_GIVEN PASSAGE_
----
Q: Could you expand on the role that inflation is playing?

Meyer: Sure, so inflation is directly impacting insurers by increasing the expected claims cost. This is something that is directly coming out-of-pocket for insurers as the cost of replacing auto parts and construction claims is increasing. Additionally, in a more indirect sense, inflation is the major driver of macroeconomic risk right now. So as inflation rises, what this does is it forces the Fed to potentially quicken their rate hiking cycle. And what that does is it raises the cost of borrowing. It reduces the issuance of credit, and it can drag on financial markets by things like reducing equity values, and just in potentially increasing corporate defaults, and a wide variety of other other issues. So what's happening here is with inflation risk potentially quickening the Fed's rate hiking schedule, this inflation risk is really the key driver of a lot of the downside economic risk that we see, which could affect both the underwriting and the asset management side of the industry.

Q: Could you tell us how you see the ongoing COVID-19 pandemic impacting the global economy?

Meyer: The major risks that we see is from the effects of the pandemic is in emerging markets, and in particular, export markets. For economies in which vaccination rates are high, and have sophisticated healthcare systems, the likelihood of increased lockdowns with the major economic effects that this entails are relatively low — the political tolerance of this is falling quickly. So we don't expect there to be to be a real escalation of lockdowns in the US, for example. Now, that being said, there are there are countries, particularly in East Asia, Southeast Asia, that are key export markets that are pursuing zero COVID policies or have low vaccination rates, where we could see farther lockdowns and farther major restrictions. And if these occur in this negatively impacts supply chains, and we could see a reescalation of the supply chain issues that we're still currently recovering from, and then that could also adds downside economic risk.
----
[Collected data entries]

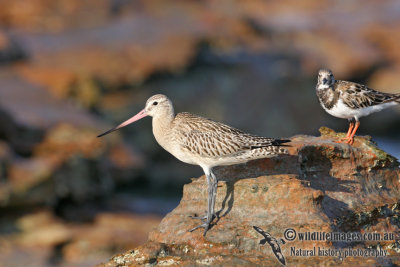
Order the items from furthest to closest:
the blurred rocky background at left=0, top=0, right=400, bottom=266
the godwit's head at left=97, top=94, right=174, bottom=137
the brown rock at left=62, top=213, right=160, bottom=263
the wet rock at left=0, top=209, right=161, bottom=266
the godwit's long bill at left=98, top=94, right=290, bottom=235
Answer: the blurred rocky background at left=0, top=0, right=400, bottom=266, the brown rock at left=62, top=213, right=160, bottom=263, the wet rock at left=0, top=209, right=161, bottom=266, the godwit's head at left=97, top=94, right=174, bottom=137, the godwit's long bill at left=98, top=94, right=290, bottom=235

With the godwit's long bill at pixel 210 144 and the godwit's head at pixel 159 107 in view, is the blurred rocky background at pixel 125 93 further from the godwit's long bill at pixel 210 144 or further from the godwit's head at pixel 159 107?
the godwit's long bill at pixel 210 144

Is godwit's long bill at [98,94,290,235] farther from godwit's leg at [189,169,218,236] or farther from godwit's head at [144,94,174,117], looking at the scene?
godwit's head at [144,94,174,117]

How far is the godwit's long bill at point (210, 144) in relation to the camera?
38.7 ft

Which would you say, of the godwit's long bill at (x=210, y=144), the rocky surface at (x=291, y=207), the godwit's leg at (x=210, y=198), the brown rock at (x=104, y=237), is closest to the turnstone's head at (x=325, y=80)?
the rocky surface at (x=291, y=207)

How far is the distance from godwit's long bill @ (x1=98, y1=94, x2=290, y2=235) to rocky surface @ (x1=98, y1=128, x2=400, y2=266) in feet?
1.18

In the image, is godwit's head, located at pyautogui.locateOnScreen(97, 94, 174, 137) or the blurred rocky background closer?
godwit's head, located at pyautogui.locateOnScreen(97, 94, 174, 137)

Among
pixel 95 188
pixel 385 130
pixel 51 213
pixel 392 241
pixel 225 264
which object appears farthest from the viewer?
pixel 385 130

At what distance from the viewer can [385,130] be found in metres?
41.9

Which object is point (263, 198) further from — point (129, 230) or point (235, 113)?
point (235, 113)

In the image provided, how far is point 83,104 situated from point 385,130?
2051 centimetres

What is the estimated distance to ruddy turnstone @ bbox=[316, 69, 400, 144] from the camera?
1398cm

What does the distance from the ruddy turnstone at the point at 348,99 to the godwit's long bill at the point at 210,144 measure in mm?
2730

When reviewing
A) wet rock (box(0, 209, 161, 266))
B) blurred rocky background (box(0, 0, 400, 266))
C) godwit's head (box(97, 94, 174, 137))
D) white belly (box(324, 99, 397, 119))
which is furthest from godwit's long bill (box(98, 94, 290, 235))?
blurred rocky background (box(0, 0, 400, 266))

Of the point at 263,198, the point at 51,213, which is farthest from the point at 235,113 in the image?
the point at 263,198
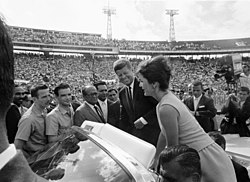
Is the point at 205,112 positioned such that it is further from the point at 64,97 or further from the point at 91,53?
the point at 91,53

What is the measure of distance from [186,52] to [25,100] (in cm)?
5044

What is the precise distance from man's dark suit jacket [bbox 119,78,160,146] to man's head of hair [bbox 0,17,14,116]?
2.36m

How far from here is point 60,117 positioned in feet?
Answer: 11.3

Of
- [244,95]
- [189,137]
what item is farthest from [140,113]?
[244,95]

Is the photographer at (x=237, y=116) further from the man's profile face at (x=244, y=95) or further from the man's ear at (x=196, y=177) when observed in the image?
the man's ear at (x=196, y=177)

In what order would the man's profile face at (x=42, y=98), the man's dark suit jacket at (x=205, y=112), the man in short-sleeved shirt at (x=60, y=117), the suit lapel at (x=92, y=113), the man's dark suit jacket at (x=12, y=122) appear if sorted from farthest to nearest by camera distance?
1. the man's dark suit jacket at (x=205, y=112)
2. the suit lapel at (x=92, y=113)
3. the man's dark suit jacket at (x=12, y=122)
4. the man's profile face at (x=42, y=98)
5. the man in short-sleeved shirt at (x=60, y=117)

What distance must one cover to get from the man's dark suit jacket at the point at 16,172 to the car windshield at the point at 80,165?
0.69 metres

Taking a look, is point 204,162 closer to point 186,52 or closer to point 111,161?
point 111,161

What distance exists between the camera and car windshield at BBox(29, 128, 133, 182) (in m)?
1.40

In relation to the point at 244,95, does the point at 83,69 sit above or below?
above

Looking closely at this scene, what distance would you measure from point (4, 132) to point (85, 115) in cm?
319

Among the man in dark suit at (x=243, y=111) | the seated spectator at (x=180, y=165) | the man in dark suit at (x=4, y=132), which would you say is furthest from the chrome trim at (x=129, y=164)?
the man in dark suit at (x=243, y=111)

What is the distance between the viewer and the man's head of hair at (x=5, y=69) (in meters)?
0.71

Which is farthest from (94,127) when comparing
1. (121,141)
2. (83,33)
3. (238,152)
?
(83,33)
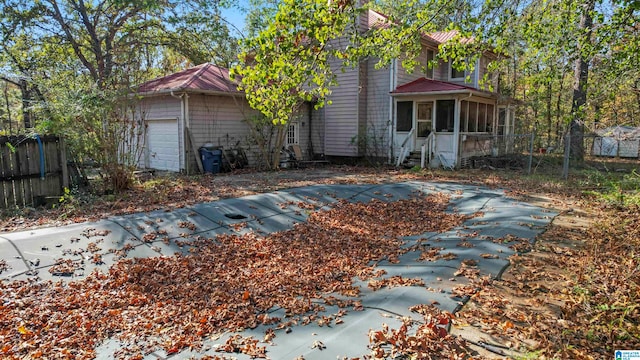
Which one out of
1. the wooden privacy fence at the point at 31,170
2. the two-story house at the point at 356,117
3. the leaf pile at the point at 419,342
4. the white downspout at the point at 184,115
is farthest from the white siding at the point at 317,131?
the leaf pile at the point at 419,342

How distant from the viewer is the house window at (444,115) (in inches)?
590

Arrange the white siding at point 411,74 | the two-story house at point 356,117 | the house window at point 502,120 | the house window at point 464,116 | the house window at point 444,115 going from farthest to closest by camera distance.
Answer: the house window at point 502,120 → the white siding at point 411,74 → the house window at point 464,116 → the house window at point 444,115 → the two-story house at point 356,117

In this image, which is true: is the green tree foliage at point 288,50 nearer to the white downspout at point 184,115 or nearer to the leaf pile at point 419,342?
the leaf pile at point 419,342

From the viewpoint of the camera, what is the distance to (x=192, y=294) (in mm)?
4199

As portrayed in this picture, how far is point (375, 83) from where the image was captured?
1598 cm

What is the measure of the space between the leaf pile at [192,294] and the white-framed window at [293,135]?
10111 millimetres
----
_INSTRUCTIONS TO FOLLOW_
Carry the interview about inflation and the pandemic further, starting right after its last sentence. You won't need the listing.

_RESULT_
Q; What are the biggest challenges you see facing insurance asset managers today?

Meyer: The biggest challenges facing insurance asset managers I would say is the outlook for long-term interest rates remaining low for the foreseeable future. In our view, there are a number of structural sector factors — like high debt loads, demographics, falling long-term growth rates — that are keeping long-term interest rates low and this is a major asset class that insures invest in and so when the returns from these assets are remaining low, that has challenges to the industry. And when you pair that with current conditions where the claim side of it — the costs are rising due to disinflation — we have this dynamic where the need for higher returns is increasing, but the landscape for higher returns is actually worsening. And I would say that is probably the major challenge facing insurance investors today.

Q: How do you see insurers shifting their asset management strategies?

Meyer: One thing that's been happening for the past couple of decades is that insurers have been shifting more towards shorter dated securities, because the risk return profile is a little better and we expect that to continue as we expect long-term rates to stay relatively low for the next few years. Also, insurance investors have been shifting towards more alternative investments such as private equity and such. And we would expect us to continue as the returns from investing in the long-dated securities remains low.